Much like the best Great Harvest bakeries, restaurant kitchens depend on a seamless and passionate devotion to teamwork to get an exorbitant amount of work done in a short time while keeping quality at the highest level.
But how do you instill teamwork?
My start in the food business was early in high school at a very busy French bistro where after full days at high school I would show up and frantically try to prep my station before dinner service started at 5:30. At that time, the kitchen was helmed by a man named Joe, a tall, hyper, thin, loud-mouthed Italian guy from the South Side who ran around the kitchen like a madman.
When I would get there at 2:00 after school, Joe would often be outside with his mitt on throwing a baseball back and forth with a couple of the cooks. There could be mountains of prep work to do inside, but this twenty minute stress reliever in between shifts was just as important as anything else. Incorporating this bit of fun and team-building into the day made for a much more productive and happy crew.
I thought perhaps such things were an anomaly in the restaurant world since this was essentially my first job, but after three and a half years at the Bistro I transitioned to work at Trio Restaurant in neighboring Evanston and found a similar practice – but taken to a whole other level.

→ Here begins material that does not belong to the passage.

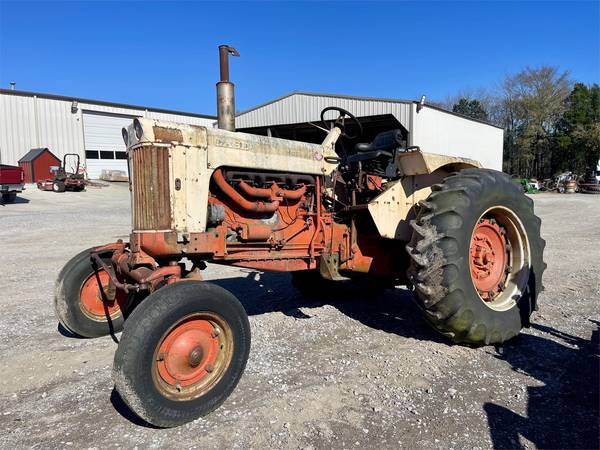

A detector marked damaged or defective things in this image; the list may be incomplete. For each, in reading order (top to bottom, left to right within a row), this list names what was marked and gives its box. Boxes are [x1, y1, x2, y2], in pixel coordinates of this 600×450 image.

Trio was a four star establishment that on some nights had as many employees as it did customers. We worked grueling 12 hour days in a race against the clock to try and get what always seemed like an insurmountable amount of prep work done before the guests arrived and expected to be dazzled and amazed by some of the fanciest – and priciest – food in the Chicago area.
The chef at the time was Shawn McClain, an incredibly focused and successful guy who now owns multiple restaurants of his own in Chicago and Las Vegas. The environment could be incredibly intense and was mostly staffed by young, eager cooks and apprentices looking to glean whatever knowledge they could.
Every afternoon at around 3:00, even on some of the busiest days, Shawn would take all of the cooks outside in the alley and we would play a fierce game of half-court basketball. This amazing team building exercise served several purposes. It brought everybody closer together in a friendly, competitive environment. Later on, in the middle of a busy service shift when it seemed like we would never get our heads above water, the team seemed to dig in their heels and start “passing the ball” until the chaos would wane. It also served as inspiration to work faster, since if for some reason you were so behind in prepping your station that you couldn’t get outside to play basketball that day you almost felt like the dunce in the corner.
When I am teaching new Great Harvest owners how to bake bread and sweets during their training in our test bakery, my favorite period is later in the week when they all become proficient at what they need to do and start looking out for each other.
This is when the real teamwork begins. After all, the first line of our mission statement is “Be loose and have fun!” The most successful owners in the system embody this attribute and build a cohesive and hard-working team by creating one of the most fun employment environments around. Our bakeries are busy bustling places – but it is important to crank up the tunes, play some basketball, run a triathlon together, go bowling, or hit the ski mountain.